Adam’s expression grew sour. “Nothing important, which is why I didn’t want them mailed.”
Belle tied off the suture and moved unsteadily over to the desk in the corner, pulling out a pen and paper and scribbling out a few sentences. “Here. Call Rory up. Read this to her, and then sit quietly and let her yell at you.”
Adam scanned the page and glowered up at Belle from his seat. “You must be joking.”
“I’m not. I’m the nurse, and I say this is what you need. It’s my unofficial prescription.” Belle postured, trying to look commanding in the oversized bathrobe. “Call her, or I leave right now dressed in this.”
“No, you won’t. You barely escaped frostbite the first time.”
Belle leaned over to the nightstand where Lucien had deposited his cell phone. “How many people are you going to hurt with your pride? You already took Rory down. Who’s next?” She touched his wrist, pressing a Pulse of Discernment through him.
Adam’s nostrils flared at her challenge. “You don’t understand. She won’t forgive me.”
“Good. She shouldn’t. I don’t care if she forgives you; I care if you’re a good man. I care if you fight for the important things in life, rather than just plain fighting.”
Belle held his gaze long enough that Adam began to see that she meant business. His eyes narrowed at her as he dialed the number he hadn’t called in far too long. “Get out,” he warned Belle, who didn’t heed his instructions.
Instead she leaned in and pressed a kiss to his temple while the phone rang, sending softness rippling through him. Then she seemed to catch herself in the act, and drew back too fast, her balance suffering as the room shifted at a dizzying speed.
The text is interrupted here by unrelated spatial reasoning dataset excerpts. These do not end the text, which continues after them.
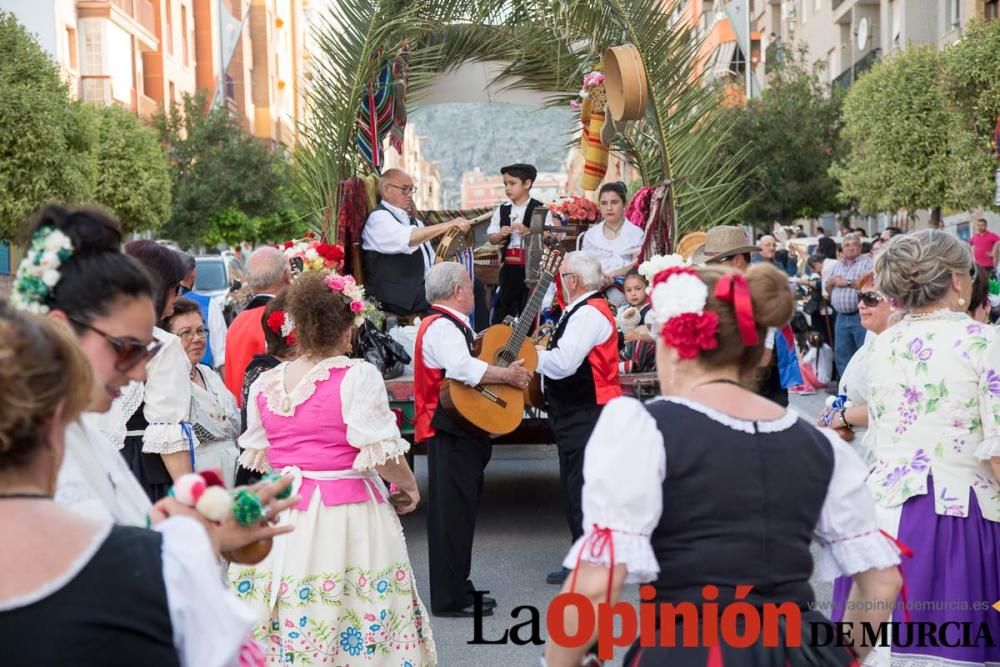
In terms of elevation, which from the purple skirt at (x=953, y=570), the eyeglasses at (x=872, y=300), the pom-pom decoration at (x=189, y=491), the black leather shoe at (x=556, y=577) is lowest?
the black leather shoe at (x=556, y=577)

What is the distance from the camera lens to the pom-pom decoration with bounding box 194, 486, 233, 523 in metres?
2.60

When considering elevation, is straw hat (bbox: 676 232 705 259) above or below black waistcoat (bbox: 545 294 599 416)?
above

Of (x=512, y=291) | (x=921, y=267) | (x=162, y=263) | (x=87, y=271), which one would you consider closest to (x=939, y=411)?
(x=921, y=267)

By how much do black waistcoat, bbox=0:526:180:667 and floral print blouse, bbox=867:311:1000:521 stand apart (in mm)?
3088

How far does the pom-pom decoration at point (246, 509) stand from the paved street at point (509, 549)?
386cm

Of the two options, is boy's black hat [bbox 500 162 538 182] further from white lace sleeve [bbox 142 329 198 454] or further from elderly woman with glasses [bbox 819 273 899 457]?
white lace sleeve [bbox 142 329 198 454]

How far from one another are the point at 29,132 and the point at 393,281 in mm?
20753

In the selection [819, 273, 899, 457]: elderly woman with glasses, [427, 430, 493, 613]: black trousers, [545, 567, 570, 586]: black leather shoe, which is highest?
[819, 273, 899, 457]: elderly woman with glasses

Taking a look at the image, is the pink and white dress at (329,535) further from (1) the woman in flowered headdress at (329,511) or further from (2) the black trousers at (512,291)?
(2) the black trousers at (512,291)

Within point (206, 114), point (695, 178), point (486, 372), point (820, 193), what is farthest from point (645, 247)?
point (206, 114)

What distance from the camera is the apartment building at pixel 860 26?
36.6 m

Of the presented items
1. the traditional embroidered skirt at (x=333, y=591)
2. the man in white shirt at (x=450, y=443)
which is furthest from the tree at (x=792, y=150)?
the traditional embroidered skirt at (x=333, y=591)

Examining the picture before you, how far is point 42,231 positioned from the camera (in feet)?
9.13

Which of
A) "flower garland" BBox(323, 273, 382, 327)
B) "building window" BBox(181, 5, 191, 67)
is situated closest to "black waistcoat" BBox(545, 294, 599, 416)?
"flower garland" BBox(323, 273, 382, 327)
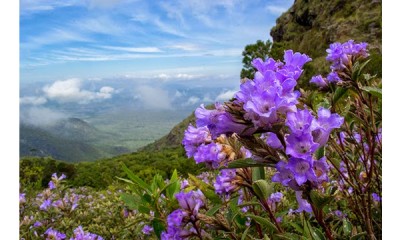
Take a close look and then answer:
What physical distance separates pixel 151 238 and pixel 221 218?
76 centimetres

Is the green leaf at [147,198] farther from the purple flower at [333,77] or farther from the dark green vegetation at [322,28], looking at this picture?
the dark green vegetation at [322,28]

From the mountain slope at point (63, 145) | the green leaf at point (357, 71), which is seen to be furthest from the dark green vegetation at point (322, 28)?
the mountain slope at point (63, 145)

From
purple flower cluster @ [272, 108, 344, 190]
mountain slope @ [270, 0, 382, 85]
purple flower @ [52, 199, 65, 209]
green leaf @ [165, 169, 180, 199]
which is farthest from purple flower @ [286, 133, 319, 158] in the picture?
mountain slope @ [270, 0, 382, 85]

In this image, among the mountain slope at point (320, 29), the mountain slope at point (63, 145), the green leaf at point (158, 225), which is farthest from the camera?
the mountain slope at point (63, 145)

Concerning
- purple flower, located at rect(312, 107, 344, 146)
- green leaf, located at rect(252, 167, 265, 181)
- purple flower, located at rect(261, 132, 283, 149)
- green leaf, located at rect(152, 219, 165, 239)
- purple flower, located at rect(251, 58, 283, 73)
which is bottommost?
green leaf, located at rect(152, 219, 165, 239)

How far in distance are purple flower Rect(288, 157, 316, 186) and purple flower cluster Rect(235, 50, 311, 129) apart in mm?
65

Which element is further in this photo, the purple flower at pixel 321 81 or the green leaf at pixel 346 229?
the purple flower at pixel 321 81

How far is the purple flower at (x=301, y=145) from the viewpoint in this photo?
59 cm

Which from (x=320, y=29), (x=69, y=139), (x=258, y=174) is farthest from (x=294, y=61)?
(x=69, y=139)

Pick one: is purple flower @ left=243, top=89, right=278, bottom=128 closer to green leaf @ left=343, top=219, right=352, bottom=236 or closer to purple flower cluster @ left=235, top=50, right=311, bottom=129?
purple flower cluster @ left=235, top=50, right=311, bottom=129

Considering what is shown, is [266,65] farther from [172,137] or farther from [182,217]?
[172,137]

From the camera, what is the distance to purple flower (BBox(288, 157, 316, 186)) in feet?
1.96

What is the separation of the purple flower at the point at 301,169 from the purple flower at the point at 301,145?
0.03ft
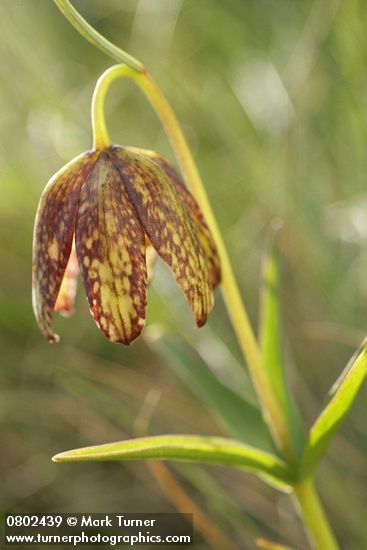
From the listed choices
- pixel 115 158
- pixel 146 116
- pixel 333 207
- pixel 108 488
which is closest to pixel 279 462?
pixel 115 158

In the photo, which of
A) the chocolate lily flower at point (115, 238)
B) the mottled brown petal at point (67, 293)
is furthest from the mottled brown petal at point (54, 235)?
the mottled brown petal at point (67, 293)

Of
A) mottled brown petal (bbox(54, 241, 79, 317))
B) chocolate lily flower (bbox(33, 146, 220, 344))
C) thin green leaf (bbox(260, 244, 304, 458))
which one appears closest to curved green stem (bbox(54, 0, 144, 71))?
chocolate lily flower (bbox(33, 146, 220, 344))

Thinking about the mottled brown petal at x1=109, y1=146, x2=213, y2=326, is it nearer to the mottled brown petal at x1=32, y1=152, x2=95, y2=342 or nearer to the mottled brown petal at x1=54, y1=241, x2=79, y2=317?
the mottled brown petal at x1=32, y1=152, x2=95, y2=342

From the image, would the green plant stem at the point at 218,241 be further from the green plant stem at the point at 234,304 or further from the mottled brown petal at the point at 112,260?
the mottled brown petal at the point at 112,260

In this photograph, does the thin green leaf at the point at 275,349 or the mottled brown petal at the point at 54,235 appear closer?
the mottled brown petal at the point at 54,235

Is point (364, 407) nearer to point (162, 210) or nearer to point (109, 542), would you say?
point (109, 542)

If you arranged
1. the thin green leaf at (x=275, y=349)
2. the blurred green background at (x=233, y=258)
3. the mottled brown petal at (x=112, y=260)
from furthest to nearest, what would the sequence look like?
the blurred green background at (x=233, y=258) < the thin green leaf at (x=275, y=349) < the mottled brown petal at (x=112, y=260)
“Easy, now,” Adam cautioned, reaching for her as she stumbled. Before he knew what he was doing, he pulled Belle to sit on his uninjured thigh, coiling his arm around her hips. “Rory?” he said, his voice husky. There were so many things he wanted to say to the friend he’d left high and dry, but his pride shut his mouth.
“Adam? What’s wrong? Henry told me you couldn’t find Belle. Did you find her? Do you want me to drive down the freeway and look for cars on the side of the road?”
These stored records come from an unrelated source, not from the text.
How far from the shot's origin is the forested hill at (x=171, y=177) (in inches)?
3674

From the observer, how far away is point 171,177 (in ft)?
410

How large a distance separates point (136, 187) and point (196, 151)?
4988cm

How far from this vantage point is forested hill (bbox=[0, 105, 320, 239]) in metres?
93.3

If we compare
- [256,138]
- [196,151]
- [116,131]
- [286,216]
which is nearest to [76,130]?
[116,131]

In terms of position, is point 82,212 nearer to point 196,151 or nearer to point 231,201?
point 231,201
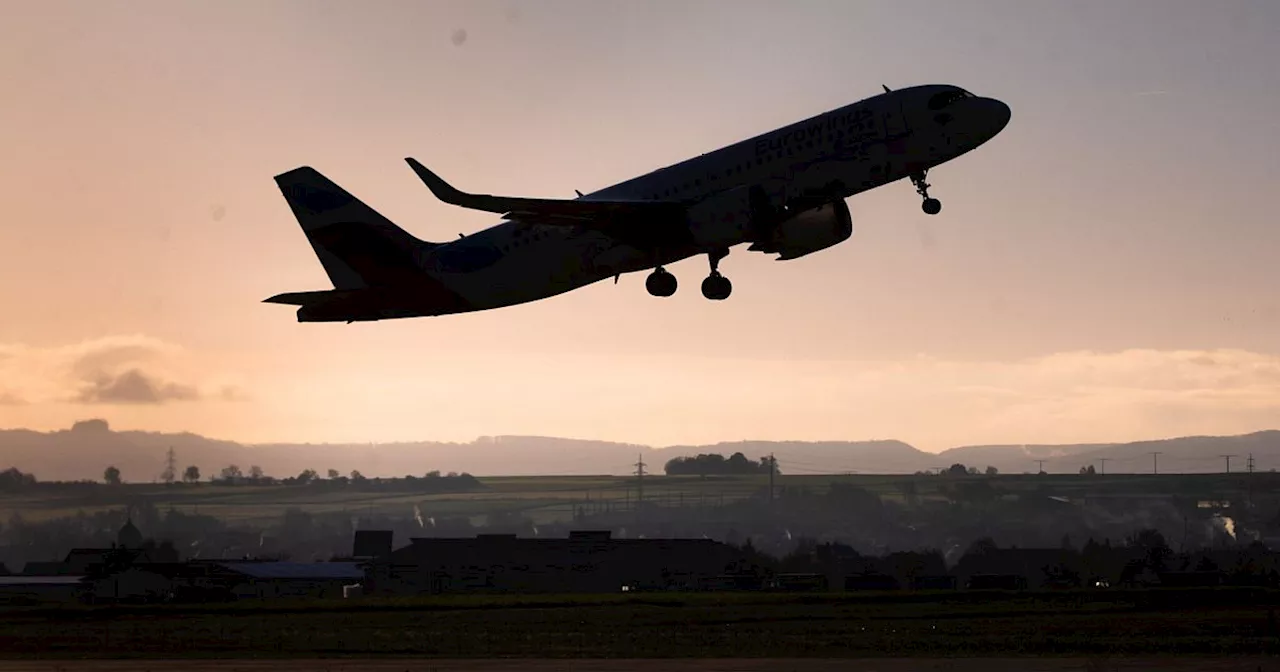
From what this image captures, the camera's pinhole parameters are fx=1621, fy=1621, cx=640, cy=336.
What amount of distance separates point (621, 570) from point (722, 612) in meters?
36.0

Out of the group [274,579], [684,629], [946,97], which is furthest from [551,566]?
[946,97]

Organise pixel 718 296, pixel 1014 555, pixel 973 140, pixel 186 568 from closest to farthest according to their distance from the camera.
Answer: pixel 973 140
pixel 718 296
pixel 186 568
pixel 1014 555

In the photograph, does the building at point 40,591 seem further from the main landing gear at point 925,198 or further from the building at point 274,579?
the main landing gear at point 925,198

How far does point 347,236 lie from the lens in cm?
7200

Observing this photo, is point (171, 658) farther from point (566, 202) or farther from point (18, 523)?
point (18, 523)

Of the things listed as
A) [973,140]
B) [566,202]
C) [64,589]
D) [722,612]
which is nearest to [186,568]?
[64,589]

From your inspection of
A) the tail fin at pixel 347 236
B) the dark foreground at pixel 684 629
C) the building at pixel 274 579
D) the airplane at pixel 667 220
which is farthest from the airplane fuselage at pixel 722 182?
the building at pixel 274 579

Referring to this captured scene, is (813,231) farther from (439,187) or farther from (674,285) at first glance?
(439,187)

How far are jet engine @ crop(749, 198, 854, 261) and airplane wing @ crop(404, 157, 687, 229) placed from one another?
4.99m

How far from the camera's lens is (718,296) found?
65.8 m

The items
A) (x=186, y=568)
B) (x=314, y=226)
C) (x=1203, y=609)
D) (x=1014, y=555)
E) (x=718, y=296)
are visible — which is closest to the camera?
(x=718, y=296)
Adam closed his eyes, and though he knew Belle was Pulsing Discernment through him as she draped her arm around his shoulders, he didn’t need her Pulse to clearly see the error of his ways. “I found her. She’s a little banged up, but we’re back home and warming up. But I didn’t call about that.” Adam’s mouth went dry, so he read from the script that Belle had written out for him. “I’m sorry, Rory. You’ve always been good to me, and I was terrible when you needed me most. I shouldn’t have waited four months to try and wake you.”
The silence that stung the phone gave him pause until Rory finally answered. “Adam? Are you alright? Does someone have a gun to your head?”
Adam chuckled, and the sound felt like a breath of fresh air to him. “No. But Belle might murder me if I don’t apologize to you. For leaving you in that hospital bed for four months. For yelling at you this morning. All of it.”
He had meant to stabilize Belle by bringing her close, but it seemed he was the one who needed steadying now. He squeezed her tighter, only drawing a full breath when her body curved into his.
Without hesitation, Rory rushed out a breathy, “Adam, I forgive you. I always have.”